> _ЧТО НУЖНО СДЕЛАТЬ_
Допишите продолжение текста о медицинском опыте и пространственном распределении болезни, начав сразу после его последнего предложения.

> _ФРАГМЕНТ ТЕКСТА_
Итак, предпринимаемое здесь исследование содержит смелый проект быть одновременно и историческим и критическим в той мере, в которой, помимо всех предписанных намерений, идет речь об установлении условий возможности медицинского опыта в том виде, в котором его знает современная эпоха.

Определим раз и навсегда: эта книга написана не в пользу одной медицины против другой, или не против медицины и за ее отсутствие. Здесь, как и далее, речь идет об исследовании, пытающемся высвободить из плотности дискурса условия его истории.

В вещах, сказанных людьми, имеет значение не только то, что они могли бы думать по эту или ту сторону этих вещей, но и то, что их с самого начала систематизирует, делая для последующего времени бесконечно доступными новым дискурсам и открытыми задачам их трансформации.

Глава 1 Пространства и классы

Для наших уже "приглядевшихся" глаз человеческое тело образует по праву природы пространство причины и распределения болезни; пространство, линии, объемы, поверхности и пути которого фиксированы в соответствии со знакомой по анатомическому атласу географией. Этот принцип твердого и видимого тела стал теперь для медицины лишь способом представления болезни в пространстве, без сомнения ни самым важным, ни самым фундаментальным. Были и будут другие способы распределения болезни.

> _ИСХОДНЫЕ ДАННЫЕ_

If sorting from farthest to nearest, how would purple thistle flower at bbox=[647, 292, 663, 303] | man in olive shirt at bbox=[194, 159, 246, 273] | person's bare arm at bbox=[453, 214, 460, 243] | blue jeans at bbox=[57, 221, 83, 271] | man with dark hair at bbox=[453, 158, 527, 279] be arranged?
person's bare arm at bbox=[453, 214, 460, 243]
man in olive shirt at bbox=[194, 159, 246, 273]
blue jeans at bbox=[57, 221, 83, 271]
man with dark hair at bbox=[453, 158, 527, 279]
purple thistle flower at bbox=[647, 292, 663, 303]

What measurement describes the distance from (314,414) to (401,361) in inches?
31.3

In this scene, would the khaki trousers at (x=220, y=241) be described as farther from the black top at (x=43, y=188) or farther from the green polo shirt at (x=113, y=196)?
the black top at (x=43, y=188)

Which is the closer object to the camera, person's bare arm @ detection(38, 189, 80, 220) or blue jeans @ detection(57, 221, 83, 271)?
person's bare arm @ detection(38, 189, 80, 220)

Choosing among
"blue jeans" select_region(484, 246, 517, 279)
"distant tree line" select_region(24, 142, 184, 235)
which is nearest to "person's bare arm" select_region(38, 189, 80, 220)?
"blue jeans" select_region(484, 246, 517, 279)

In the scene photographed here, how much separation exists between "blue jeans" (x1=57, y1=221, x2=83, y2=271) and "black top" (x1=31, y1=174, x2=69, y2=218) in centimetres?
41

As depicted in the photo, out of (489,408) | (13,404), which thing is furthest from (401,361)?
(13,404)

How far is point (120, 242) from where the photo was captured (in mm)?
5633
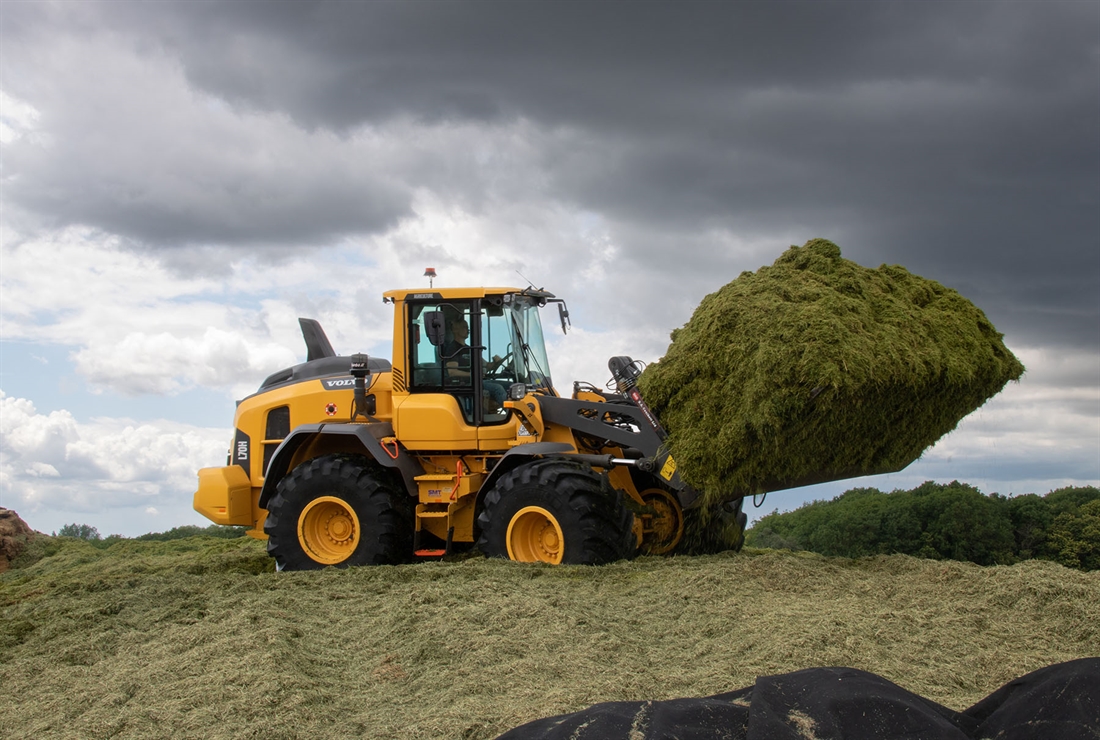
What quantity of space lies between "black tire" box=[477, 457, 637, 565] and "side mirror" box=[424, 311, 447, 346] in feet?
4.78

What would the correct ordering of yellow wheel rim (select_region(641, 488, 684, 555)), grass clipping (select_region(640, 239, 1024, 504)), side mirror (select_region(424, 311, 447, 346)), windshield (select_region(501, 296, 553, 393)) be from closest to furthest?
grass clipping (select_region(640, 239, 1024, 504)) → side mirror (select_region(424, 311, 447, 346)) → yellow wheel rim (select_region(641, 488, 684, 555)) → windshield (select_region(501, 296, 553, 393))

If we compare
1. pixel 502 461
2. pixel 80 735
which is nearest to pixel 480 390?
pixel 502 461

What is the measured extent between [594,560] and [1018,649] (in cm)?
342

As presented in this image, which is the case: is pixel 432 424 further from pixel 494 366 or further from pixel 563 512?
pixel 563 512

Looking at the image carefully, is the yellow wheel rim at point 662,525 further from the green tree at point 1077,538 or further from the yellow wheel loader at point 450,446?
the green tree at point 1077,538

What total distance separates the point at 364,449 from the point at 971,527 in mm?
6190

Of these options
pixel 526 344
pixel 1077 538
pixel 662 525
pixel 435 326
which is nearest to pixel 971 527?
pixel 1077 538

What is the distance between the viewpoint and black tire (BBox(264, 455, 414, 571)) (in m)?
9.24

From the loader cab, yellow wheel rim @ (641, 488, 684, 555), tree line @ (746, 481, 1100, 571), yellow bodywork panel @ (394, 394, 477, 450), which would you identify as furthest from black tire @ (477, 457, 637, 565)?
tree line @ (746, 481, 1100, 571)

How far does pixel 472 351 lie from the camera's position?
943 cm

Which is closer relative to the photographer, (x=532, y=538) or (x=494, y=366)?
(x=532, y=538)

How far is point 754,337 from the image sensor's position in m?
7.55

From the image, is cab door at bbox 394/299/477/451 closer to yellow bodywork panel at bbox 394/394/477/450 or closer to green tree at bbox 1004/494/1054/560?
yellow bodywork panel at bbox 394/394/477/450

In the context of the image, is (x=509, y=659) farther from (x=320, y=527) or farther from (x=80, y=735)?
(x=320, y=527)
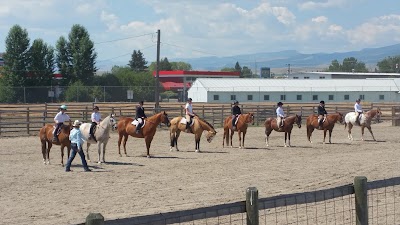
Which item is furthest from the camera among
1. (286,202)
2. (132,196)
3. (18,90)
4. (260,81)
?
(260,81)

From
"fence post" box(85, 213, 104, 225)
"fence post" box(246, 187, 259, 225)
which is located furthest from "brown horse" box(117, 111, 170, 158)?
"fence post" box(85, 213, 104, 225)

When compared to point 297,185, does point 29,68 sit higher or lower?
higher

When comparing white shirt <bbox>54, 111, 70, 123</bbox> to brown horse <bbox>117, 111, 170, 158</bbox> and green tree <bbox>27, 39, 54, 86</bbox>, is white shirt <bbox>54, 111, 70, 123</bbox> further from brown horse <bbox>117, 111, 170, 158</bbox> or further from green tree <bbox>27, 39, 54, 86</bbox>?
green tree <bbox>27, 39, 54, 86</bbox>

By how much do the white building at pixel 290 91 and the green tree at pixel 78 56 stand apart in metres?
A: 12.1

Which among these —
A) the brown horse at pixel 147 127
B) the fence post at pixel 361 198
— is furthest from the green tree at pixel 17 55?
the fence post at pixel 361 198

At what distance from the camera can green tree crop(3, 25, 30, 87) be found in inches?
2783

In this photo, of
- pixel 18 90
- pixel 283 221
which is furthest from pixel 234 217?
pixel 18 90

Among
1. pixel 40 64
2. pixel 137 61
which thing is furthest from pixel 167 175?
pixel 137 61

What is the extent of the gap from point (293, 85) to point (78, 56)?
26735mm

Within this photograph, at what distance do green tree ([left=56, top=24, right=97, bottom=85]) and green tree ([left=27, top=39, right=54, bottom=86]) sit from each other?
4.91 ft

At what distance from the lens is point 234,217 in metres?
12.2

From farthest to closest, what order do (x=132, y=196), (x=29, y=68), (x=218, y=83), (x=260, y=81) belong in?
(x=260, y=81) < (x=218, y=83) < (x=29, y=68) < (x=132, y=196)

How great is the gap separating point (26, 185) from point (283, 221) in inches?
333

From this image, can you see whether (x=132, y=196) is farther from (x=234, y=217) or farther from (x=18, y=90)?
(x=18, y=90)
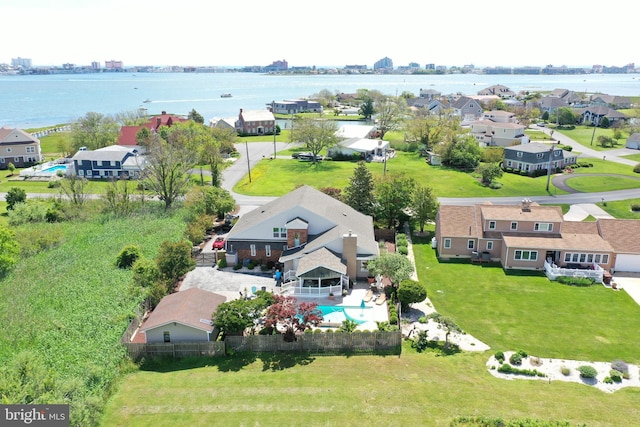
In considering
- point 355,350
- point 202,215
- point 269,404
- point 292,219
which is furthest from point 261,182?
point 269,404

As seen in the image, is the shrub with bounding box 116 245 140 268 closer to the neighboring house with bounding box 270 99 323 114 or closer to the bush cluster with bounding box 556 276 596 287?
the bush cluster with bounding box 556 276 596 287

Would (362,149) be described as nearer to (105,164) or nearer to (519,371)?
(105,164)

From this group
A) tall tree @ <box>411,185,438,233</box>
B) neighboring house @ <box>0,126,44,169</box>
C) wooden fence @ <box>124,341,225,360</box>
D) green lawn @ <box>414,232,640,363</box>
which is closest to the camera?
wooden fence @ <box>124,341,225,360</box>

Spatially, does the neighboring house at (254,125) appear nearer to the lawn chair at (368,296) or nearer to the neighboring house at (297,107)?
the neighboring house at (297,107)

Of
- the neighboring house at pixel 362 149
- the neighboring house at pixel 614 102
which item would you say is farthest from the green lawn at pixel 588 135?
the neighboring house at pixel 362 149

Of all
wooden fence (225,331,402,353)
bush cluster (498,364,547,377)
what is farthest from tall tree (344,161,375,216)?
bush cluster (498,364,547,377)

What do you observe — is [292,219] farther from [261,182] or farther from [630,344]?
[261,182]
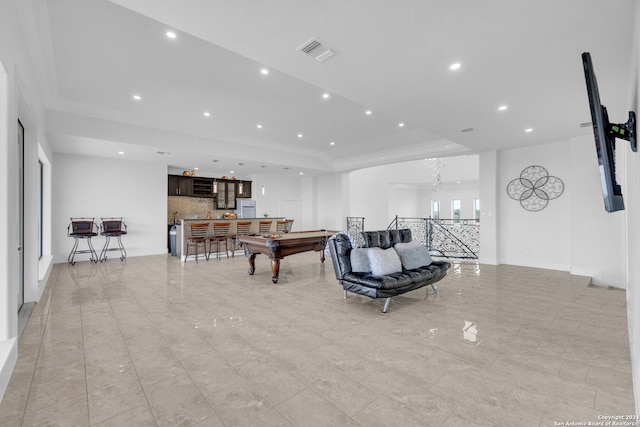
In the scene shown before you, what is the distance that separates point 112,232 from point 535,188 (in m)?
10.1

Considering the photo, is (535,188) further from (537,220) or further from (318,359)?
(318,359)

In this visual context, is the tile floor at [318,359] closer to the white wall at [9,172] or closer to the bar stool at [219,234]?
the white wall at [9,172]

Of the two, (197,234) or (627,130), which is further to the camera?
(197,234)

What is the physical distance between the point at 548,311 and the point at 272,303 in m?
3.53

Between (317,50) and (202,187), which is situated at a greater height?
(317,50)

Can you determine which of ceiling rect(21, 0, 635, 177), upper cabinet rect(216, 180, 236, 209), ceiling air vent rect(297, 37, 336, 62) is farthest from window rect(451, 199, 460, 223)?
ceiling air vent rect(297, 37, 336, 62)

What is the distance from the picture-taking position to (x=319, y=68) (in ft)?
10.6

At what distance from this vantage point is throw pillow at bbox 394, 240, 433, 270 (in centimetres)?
410

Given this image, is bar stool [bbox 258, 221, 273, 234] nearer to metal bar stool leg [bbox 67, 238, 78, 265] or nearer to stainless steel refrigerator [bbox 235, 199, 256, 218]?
stainless steel refrigerator [bbox 235, 199, 256, 218]

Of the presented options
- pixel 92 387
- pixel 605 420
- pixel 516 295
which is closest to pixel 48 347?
pixel 92 387

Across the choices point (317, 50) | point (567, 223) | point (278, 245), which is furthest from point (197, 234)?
point (567, 223)

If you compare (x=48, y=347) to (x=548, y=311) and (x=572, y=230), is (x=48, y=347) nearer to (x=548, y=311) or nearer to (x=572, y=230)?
(x=548, y=311)

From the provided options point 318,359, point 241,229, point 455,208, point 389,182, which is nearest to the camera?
point 318,359

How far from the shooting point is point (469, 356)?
98.0 inches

> _ПОЛЕ ОТВЕТА_
Как можно определить структуры, которым следуют в тайном пространстве тела аллергические реакции? Будет ли когда-нибудь установлена специфическая геометрия проникновения вируса через тончайшие мембраны тканевых сегментов? Разве в эвклидовой анатомии эти фрагменты могут найти закон своего пространственного представления? Достаточно вспомнить, в конце концов, что старая симпатическая теория говорила словарем соответствий, соседства, гомологии -- терминами, для которых пространство анатомии почти не может предложить соответствующей лексики. Каждая важная идея в области патологии предписывала болезни конфигурацию, пространственные реквизиты которой не обязательно соответствовали классической геометрии.